Templos são invadidos e profanados. Em outros casos, há agressões
verbais, destruição de imagens sacras e até ataques incendiários ou tentativas
de homicídio. O cenário preocupa adeptos de diversas religiões e, em pelo menos
oito Estados, o Ministério Público investiga ocorrências recentes de
intolerância. Entre janeiro de 2015 e o primeiro semestre deste ano, o Brasil
registrou uma denúncia a cada 15 horas, mostram dados do Ministério dos
Direitos Humanos (MDH).
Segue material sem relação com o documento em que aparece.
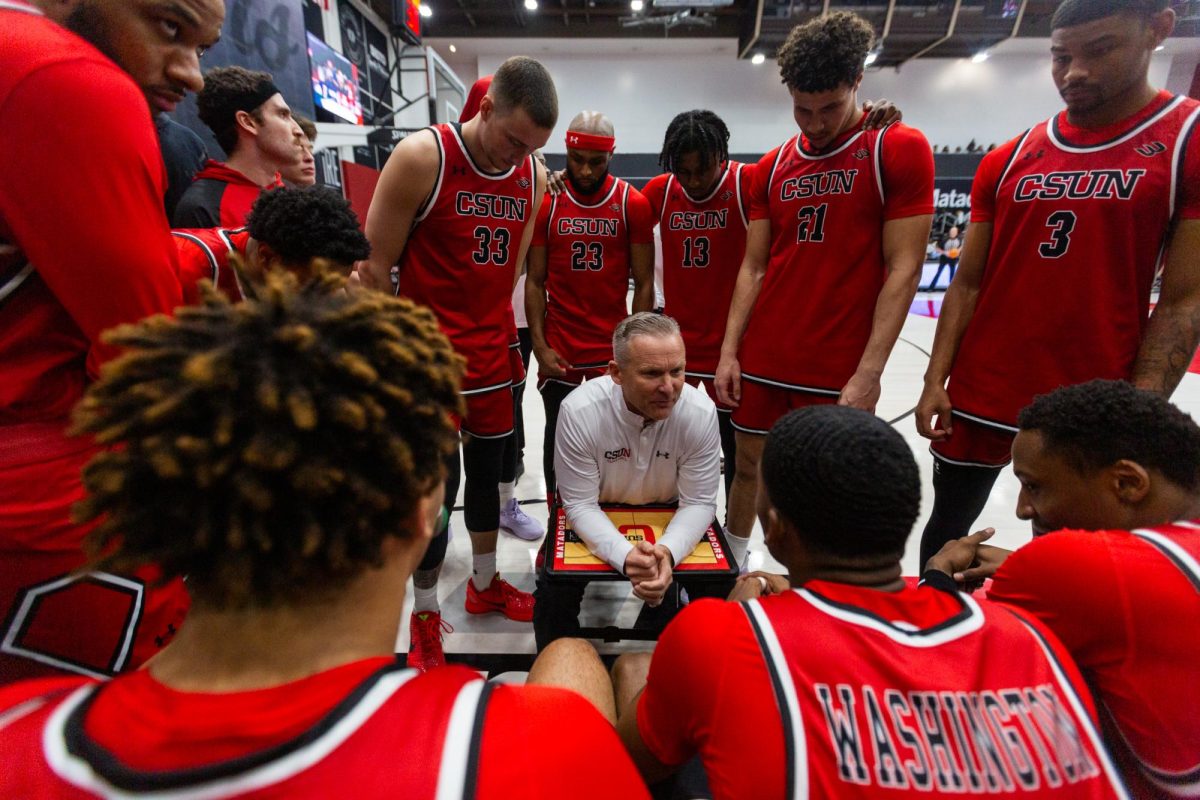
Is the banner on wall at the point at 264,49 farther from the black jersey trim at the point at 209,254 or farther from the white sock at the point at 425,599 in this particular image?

Segundo levantamento da pasta, o Disque 100, canal que
reúne denúncias, recebeu 1.486 relatos de discriminação religiosa no período,
de xingamentos a medidas de órgãos públicos que violam a liberdade religiosa.
"E sempre há mais casos do que os relatados", explica Fabiano de
Souza Lima, coordenador-geral do Disque 100. "A subnotificação é alta,
considerando o cenário nacional", diz. "Algumas pessoas não querem se
envolver e preferem permanecer no anonimato a denunciar". Só neste ano
foram registrados 169 casos: 35 em São Paulo, 33 no Rio e 14 em Minas, Estados
com maior número de ocorrências informadas.
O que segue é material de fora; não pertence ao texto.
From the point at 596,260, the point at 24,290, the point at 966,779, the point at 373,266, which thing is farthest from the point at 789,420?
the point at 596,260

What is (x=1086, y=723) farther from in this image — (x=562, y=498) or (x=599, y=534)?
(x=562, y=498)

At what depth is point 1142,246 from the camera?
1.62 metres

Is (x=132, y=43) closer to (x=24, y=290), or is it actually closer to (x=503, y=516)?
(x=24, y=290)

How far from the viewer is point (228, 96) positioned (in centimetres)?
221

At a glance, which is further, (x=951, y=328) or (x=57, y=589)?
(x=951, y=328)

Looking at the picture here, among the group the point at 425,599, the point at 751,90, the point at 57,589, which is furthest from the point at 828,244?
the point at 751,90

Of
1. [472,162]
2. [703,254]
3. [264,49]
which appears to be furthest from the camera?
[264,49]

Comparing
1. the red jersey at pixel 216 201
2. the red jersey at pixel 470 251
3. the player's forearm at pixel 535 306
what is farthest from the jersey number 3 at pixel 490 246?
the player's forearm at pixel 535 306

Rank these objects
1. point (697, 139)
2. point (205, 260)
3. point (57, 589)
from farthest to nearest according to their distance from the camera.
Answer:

Comparado ao mesmo período de 2016,
haveria recuo de 55%, mas Lima explica que a oscilação de denúncias não reflete
a realidade. "Quando você vir um número maior em um ano, é certo que
houve divulgação do problema, por meio de campanhas". Um exemplo, diz, é
que em 2016, ano da campanha nacional Filhos do Brasil, houve registro recorde
de 759 casos. Em agosto, a Paróquia Nossa Senhora do Bom Parto, em Santo André,
no ABC paulista, foi invadida. Os suspeitos arrombaram o sacrário, furtaram a
âmbula e atiraram hóstias no chão. "Para nós, a eucaristia é o mais
sagrado: o corpo de Cristo. Houve profanação", diz o padre Renato
Fernandez.
Para ele, a sensação é de aumento das ocorrências. "No passado,
havia um respeito pelos templos e pela Igreja", afirma. "Deixar a
eucaristia jogada diz que, para eles, não significa nada". A análise de
2017 aponta que a maioria das vítimas de intolerância é de religiões de origem
africana, com 39% das denúncias. Lideram o ranking umbanda (26 casos),
candomblé (22) e as chamadas matrizes africanas (18). Depois, vêm a católica
(17) e a evangélica (14). Recentemente, um templo de candomblé foi incendiado
em Jundiaí, na Grande São Paulo. O ataque destruiu 80% da casa, além de equipamentos
e instrumentos musicais, mas não impediu a mãe de santo Rosana dos Santos, a
Iya Abayomi Rosana, de continuar o ofício religioso. "Agora, coloco uma
mesa embaixo de uma árvore, ao lado dos escombros, e atendo lá", afirma.
"A fé cabe em qualquer lugar, pois Deus e os orixás estão em toda
parte".
O templo funcionava havia dez anos e nunca havia registrado
ameaça. "Não foi nada pessoal, foi contra nossa religião, de matriz
africana", diz ela, que trabalha para reconstruir o lugar. "Era solo
sagrado, existiu muito amor lá". Líder do Brasil Contra a Intolerância
Religiosa, Diego Montone critica a ausência de legislação específica.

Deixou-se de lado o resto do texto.